The real tragedy lies, as it so often does, with Roy Keane. After the game against Sociedad, Keane was blunt in his condemnation of Young. “He’s conned the referee” the Irishman flatly declared, before obtusely farting that “we’re in a foreign country here, and it’s always more accepted”.

Bloody foreigners. If only they punished Ashley Young more for diving, then he wouldn’t do it so much. If only a few Real Sociedad fans had had the Great British decency to run onto the pitch and give him a good kicking. If only they, like us, would labour under the delusion that English players do not dive. Then we wouldn’t be in this irritating situation where we have to explain why an English player has, in fact, dived.

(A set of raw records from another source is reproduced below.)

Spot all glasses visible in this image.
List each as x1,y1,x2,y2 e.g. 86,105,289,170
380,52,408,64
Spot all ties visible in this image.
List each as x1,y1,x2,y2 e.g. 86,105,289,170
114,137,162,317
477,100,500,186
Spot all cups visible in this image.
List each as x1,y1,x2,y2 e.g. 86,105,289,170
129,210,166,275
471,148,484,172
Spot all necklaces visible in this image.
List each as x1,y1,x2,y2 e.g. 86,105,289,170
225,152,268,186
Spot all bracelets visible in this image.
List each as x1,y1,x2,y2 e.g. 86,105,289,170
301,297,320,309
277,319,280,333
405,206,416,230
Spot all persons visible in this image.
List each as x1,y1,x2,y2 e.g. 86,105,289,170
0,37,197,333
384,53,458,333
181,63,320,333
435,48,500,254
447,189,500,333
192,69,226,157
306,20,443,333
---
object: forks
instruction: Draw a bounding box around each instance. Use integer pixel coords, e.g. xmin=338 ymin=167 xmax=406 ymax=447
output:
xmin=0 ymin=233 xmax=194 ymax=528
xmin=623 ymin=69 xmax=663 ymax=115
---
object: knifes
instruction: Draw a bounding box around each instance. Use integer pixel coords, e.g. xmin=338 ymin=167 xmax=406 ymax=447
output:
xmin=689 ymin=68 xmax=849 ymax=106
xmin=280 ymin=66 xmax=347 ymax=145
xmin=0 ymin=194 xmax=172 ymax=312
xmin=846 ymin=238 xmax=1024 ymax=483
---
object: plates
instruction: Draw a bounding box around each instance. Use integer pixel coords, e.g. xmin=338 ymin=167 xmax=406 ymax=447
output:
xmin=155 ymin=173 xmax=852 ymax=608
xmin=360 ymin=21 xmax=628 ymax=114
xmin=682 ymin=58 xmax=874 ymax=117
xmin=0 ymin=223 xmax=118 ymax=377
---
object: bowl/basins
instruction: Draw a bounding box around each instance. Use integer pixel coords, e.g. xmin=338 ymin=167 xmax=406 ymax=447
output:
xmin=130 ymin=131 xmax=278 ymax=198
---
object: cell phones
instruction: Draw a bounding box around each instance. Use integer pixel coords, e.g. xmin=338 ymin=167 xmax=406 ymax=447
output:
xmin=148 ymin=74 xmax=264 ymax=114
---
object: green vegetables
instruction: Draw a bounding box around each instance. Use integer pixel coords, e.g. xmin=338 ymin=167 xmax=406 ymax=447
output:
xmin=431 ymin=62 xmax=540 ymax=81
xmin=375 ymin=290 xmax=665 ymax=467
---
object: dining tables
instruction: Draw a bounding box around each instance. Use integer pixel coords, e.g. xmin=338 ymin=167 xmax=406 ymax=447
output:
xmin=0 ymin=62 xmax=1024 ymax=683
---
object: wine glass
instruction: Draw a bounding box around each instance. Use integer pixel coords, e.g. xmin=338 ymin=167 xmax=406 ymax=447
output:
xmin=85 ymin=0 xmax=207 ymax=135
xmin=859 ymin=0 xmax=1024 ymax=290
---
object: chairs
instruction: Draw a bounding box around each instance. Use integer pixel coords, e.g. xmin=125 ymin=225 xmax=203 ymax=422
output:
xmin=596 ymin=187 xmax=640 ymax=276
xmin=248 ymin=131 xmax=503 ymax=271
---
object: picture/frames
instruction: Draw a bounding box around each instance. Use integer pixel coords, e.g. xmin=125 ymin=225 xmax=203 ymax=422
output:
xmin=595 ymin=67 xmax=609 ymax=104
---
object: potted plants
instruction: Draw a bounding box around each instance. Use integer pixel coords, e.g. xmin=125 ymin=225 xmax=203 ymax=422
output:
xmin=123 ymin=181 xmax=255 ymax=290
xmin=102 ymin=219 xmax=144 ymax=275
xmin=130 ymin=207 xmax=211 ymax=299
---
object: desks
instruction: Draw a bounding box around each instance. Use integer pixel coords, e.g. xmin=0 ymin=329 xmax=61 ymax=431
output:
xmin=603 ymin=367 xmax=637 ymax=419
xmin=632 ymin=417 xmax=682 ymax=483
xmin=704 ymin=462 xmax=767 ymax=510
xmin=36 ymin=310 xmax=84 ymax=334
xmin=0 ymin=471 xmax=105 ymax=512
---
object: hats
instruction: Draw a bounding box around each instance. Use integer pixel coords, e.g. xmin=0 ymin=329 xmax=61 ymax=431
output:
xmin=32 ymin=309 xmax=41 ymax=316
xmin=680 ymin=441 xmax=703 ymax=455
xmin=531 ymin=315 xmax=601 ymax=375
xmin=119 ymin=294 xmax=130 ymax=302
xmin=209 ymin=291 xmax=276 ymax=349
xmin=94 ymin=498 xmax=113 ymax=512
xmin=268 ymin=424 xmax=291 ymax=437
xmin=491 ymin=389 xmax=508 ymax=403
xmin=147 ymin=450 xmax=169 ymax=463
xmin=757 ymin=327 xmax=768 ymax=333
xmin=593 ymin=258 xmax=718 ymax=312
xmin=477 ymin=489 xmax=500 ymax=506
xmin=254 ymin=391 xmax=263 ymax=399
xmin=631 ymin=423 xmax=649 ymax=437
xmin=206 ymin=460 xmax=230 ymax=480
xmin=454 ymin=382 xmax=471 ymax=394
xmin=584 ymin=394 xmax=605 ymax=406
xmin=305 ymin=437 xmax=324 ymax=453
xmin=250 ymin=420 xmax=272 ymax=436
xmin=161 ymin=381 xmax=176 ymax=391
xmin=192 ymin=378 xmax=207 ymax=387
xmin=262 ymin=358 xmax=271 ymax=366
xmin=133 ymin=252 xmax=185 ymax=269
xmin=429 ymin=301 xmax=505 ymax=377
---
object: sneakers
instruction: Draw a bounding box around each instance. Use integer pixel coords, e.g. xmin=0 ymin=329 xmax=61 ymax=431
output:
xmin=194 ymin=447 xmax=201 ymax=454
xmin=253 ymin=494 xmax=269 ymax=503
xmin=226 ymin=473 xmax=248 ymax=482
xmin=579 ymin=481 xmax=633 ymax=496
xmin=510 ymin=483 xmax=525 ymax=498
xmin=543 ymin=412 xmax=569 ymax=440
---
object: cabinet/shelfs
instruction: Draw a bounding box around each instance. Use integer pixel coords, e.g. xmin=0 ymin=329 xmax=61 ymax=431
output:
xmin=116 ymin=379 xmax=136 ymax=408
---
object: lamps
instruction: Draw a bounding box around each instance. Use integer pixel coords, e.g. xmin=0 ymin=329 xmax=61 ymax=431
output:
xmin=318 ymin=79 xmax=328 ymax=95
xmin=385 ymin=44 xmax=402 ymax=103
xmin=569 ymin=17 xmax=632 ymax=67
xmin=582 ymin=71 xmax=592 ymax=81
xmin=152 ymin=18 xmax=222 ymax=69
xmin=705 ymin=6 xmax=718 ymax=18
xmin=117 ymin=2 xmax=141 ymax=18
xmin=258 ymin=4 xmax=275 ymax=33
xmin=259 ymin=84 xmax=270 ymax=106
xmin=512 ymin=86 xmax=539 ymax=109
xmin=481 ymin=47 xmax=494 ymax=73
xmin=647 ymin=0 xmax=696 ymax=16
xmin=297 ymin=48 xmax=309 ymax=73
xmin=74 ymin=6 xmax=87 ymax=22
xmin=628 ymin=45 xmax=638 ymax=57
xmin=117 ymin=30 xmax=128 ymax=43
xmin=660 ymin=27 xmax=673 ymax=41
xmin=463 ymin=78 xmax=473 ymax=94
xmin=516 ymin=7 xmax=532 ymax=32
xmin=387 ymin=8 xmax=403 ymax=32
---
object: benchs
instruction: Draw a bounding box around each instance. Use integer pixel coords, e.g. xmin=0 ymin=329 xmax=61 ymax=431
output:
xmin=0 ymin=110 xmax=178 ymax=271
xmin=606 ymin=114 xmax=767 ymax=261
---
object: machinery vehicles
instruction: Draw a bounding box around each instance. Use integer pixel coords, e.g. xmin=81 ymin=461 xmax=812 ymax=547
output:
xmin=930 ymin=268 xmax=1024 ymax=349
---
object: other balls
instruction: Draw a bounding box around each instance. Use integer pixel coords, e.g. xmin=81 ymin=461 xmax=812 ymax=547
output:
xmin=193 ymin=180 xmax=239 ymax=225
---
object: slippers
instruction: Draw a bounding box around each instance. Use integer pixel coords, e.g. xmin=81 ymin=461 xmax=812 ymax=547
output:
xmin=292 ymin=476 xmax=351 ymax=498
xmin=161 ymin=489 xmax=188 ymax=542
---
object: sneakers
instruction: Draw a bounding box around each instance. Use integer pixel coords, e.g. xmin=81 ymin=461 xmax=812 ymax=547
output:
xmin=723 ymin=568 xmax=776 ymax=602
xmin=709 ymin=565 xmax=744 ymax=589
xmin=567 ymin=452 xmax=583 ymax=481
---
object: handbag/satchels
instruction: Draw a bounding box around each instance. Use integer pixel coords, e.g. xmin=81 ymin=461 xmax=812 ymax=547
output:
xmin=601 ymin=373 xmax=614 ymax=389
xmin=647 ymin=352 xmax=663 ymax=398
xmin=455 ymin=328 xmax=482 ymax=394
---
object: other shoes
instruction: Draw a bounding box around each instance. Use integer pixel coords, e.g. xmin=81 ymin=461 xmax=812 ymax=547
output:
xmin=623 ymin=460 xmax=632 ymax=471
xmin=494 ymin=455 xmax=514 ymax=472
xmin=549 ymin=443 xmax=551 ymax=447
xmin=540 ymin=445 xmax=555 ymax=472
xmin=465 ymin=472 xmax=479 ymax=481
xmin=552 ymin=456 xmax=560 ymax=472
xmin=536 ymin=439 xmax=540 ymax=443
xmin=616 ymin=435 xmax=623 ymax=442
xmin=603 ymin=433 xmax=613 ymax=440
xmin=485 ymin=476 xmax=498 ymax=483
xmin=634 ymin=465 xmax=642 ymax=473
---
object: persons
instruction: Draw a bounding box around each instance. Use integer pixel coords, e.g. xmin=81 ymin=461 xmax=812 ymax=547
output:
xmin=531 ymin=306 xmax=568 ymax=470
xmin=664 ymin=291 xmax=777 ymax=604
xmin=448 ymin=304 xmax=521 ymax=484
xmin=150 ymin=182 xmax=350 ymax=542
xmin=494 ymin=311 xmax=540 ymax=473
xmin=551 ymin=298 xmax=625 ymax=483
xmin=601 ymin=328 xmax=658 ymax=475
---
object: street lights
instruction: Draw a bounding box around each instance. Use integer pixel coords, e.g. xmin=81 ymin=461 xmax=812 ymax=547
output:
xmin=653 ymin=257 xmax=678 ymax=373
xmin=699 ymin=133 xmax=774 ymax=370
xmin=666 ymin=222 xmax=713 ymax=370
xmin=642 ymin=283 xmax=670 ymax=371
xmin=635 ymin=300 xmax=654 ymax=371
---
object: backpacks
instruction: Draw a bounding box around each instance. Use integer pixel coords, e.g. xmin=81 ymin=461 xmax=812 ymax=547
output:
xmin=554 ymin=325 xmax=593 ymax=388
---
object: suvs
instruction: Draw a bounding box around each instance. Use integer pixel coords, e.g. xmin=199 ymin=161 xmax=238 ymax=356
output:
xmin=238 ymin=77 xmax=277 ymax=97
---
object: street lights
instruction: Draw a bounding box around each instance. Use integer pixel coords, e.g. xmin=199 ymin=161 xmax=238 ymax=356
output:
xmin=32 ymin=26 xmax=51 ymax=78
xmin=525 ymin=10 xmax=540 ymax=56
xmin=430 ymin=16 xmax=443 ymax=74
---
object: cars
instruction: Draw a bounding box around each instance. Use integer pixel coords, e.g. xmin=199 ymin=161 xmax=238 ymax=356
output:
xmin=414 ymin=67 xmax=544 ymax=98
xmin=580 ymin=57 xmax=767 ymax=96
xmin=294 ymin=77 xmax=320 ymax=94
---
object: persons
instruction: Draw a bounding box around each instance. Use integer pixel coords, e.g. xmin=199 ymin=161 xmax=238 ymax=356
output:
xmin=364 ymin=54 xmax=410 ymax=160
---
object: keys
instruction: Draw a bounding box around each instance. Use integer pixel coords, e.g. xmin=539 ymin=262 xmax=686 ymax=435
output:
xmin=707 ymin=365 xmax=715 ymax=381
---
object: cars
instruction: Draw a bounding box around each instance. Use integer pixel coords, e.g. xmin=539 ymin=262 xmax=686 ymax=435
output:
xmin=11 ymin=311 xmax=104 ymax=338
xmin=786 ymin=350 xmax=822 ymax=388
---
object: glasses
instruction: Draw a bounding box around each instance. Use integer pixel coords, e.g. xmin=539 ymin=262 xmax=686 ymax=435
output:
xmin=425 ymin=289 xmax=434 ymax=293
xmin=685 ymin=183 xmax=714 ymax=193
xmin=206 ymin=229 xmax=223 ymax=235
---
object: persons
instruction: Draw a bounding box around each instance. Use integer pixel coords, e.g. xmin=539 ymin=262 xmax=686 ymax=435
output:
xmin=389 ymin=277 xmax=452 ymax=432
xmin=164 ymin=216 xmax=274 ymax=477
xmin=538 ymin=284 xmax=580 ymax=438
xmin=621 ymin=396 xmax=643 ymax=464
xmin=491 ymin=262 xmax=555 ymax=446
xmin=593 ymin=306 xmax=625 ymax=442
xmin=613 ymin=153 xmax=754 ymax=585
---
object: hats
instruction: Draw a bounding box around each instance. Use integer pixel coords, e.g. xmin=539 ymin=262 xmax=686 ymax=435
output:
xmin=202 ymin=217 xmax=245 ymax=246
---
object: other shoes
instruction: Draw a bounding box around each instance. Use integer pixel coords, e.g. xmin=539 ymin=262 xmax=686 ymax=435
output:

Young presents English football with a dilemma. It can no longer maintain, as Keane does, that diving is worse in other countries. Now it is searching desperately for a decent excuse for Young’s very English cheating. Universal vilification has only gone so far, so we can now but turn to the old tactics. Do what we do so well. Blame Klinsmann. Without him we would still be living in a footballing utopia, where the pitches were muddy, the men were men and you didn’t leave the pitch until the blood loss became critical.  Thanks to you Klinsi, that innocent, carefree world is gone.